Senti que ela tinha descido bastante então decidi subir para o quarto com a minha bola. Subi as escadas engatinhando, não conseguia mais ficar em pé. E meus olhos já não viam mais nada, estavam completamente voltados para meu interior. Meu corpo me levava adiante nesse caminho místico que eu jamais conhecera antes. Nesse lugar não existe preocupação, nem caos, tudo é certamente como tem que ser.
Quando sentia uma contração me apoiava na bola para rebolar. A cada espiral que completava sentia meu corpo se abrir ainda mais. Sentia cada parte se abrindo e a Serena cada vez mais perto, e eu indo sempre mais alto.
Rebolei bastante. Sentia muito medo!
Quis mudar de posição, e me aproximei do Mario que ainda estava incrédulo da intensidade do trabalho. Sobre quatro apoios continuava rebolando e permitindo que meu corpo se abrisse, dessa vez sem medo que se rasgasse. Meu medo era na verdade uma culpa de não ter aproveitado a gravidez como gostaria, de não ter conversado o suficiente com a minha barriga, de não ter aproveitado cada movimento do meu bebê em meu interior. Tinha medo que essa culpa segurasse minha filha, que atrapalhasse seu caminho.

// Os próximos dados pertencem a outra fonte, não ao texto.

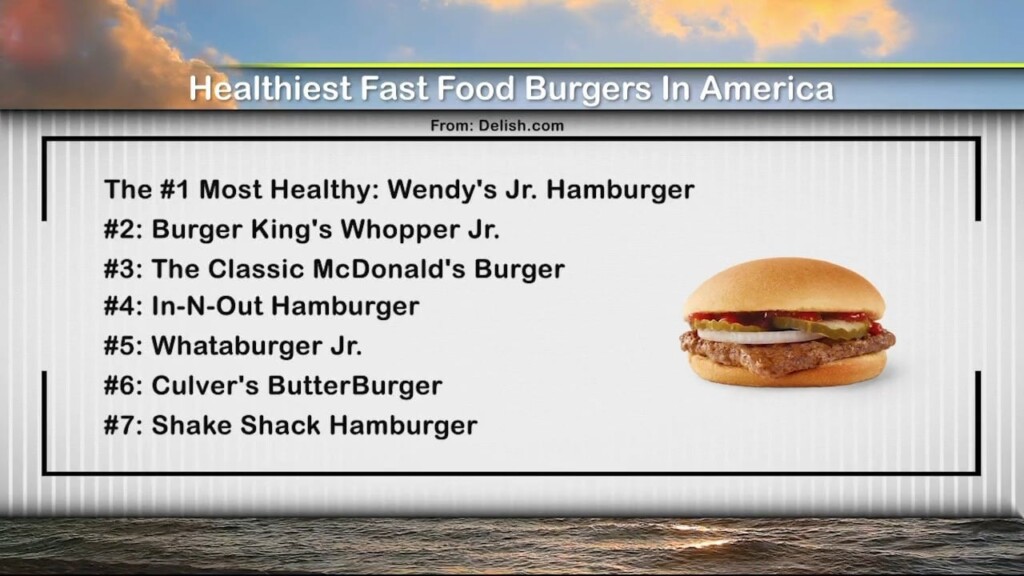 Healthiest Fast Food Burgers In America

From: Delish.com

The #1 Most Healthy: Wendy's Jr. Hamburger
#2: Burger King's Whopper Jr.
#3: The Classic McDonald's Burger
#4: In-N-Out Hamburger
#5: Whataburger Jr.
#6: Culver's ButterBurger
#7: Shake Shack Hamburger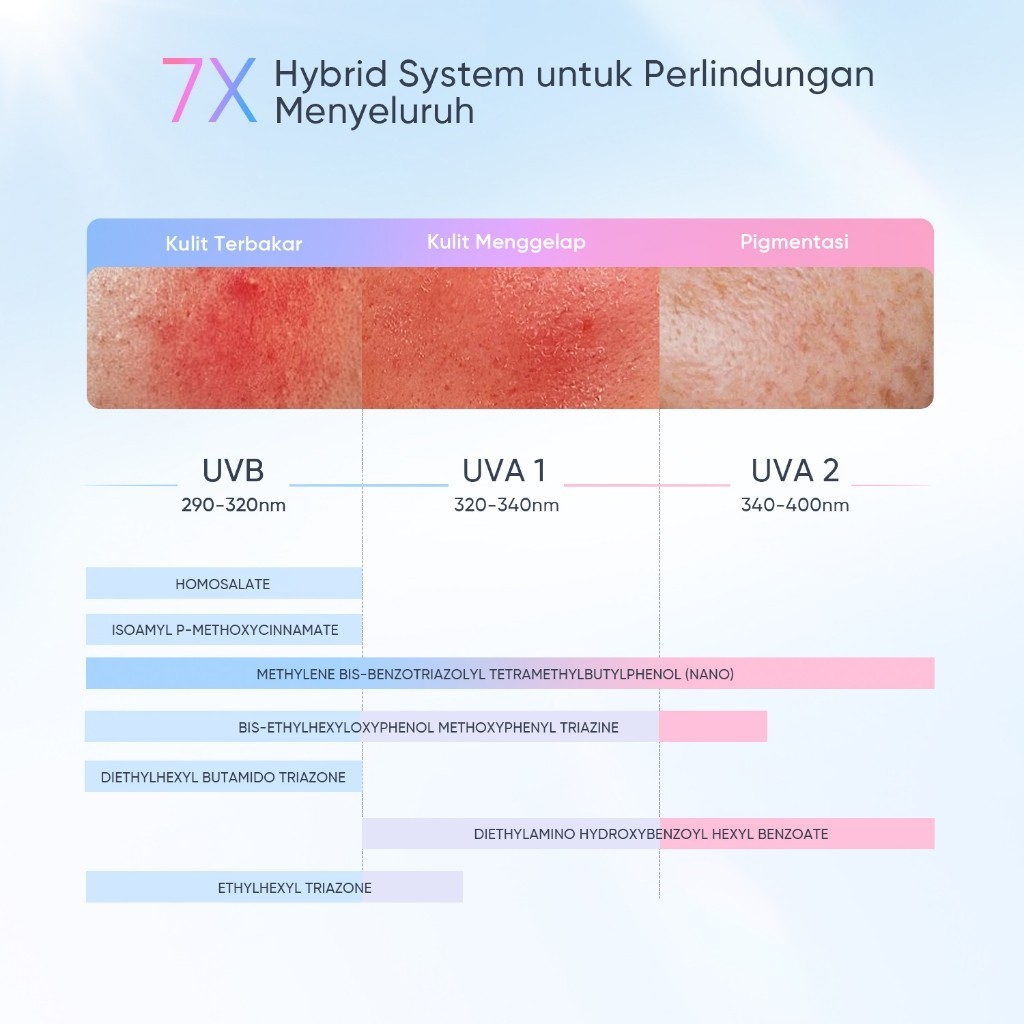 7X Hybrid System untuk Perlindungan Menyeluruh

Kulit Terbakar

Kulit Menggelap

Pigmentasi

UVB
290-320nm

UVA 1
320-340nm

UVA 2
340-400nm

HOMOSALATE

ISOAMYL P-METHOXYCINNAMATE

METHYLENE BIS-BENZOTRIAZOLYL TETRAMETHYLBUTYLPHENOL (NANO)

BIS-ETHYLHEXYLOXYPHENOL METHOXYPHENYL TRIAZINE

DIETHYLHEXYL BUTAMIDO TRIAZONE

DIETHYLAMINO HYDROXYBENZOYL HEXYL BENZOATE

ETHYLHEXYL TRIAZONE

Tentava conversar com esse medo e não deixava ele me possuir, tentava fazê-lo ir embora com cada contração.
Percebia a cabeça da Serena bem baixa, parecia que havia apenas uma pele segurando-a. Na contração seguinte a bolsa estourou e senti uma vontade enorme de fazer força. Mais uma contração, senti sua cabeça passar, e na seguinte ela estava lá!

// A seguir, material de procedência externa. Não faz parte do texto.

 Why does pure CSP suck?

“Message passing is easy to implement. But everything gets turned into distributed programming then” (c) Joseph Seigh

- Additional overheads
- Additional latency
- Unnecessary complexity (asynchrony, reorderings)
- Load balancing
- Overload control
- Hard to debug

Que maravilha, a Serena nasceu como seu nome. Linda, miúda e firme. Peguei minha filha com coragem e nos tocamos pela primeira vez. Foi mágico!

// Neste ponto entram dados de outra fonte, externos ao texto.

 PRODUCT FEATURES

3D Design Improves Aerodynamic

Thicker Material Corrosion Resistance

Fui andando para a cama para poder investigá-la e descansar. Passando pelo seio ela já aproveitou e deu a primeira mamada, ainda com o cordão nos ligando, senti a placenta escorregar.
Ficamos assim grudadas até amanhecer na nossa casa, e eu não consigo achar palavras para descrever meus intensos sentimentos de graça. Foi a experiência mais mística que tive em minha vida!  Demorei muito tempo para voltar à realidade. O que vivi no nascimento de minha filha foi algo que até hoje me emociona e me confunde a mente, e espero que minhas palavras não sejam injustas com a grandeza que foi colocá-la no mundo.
Serena nos transformou em uma família.
Ela nasceu dia 09 de fevereiro de 2008 às 0:45h da manha no numero 30 da rua Léon Blum, Choisy le Roi (banlieu de Paris).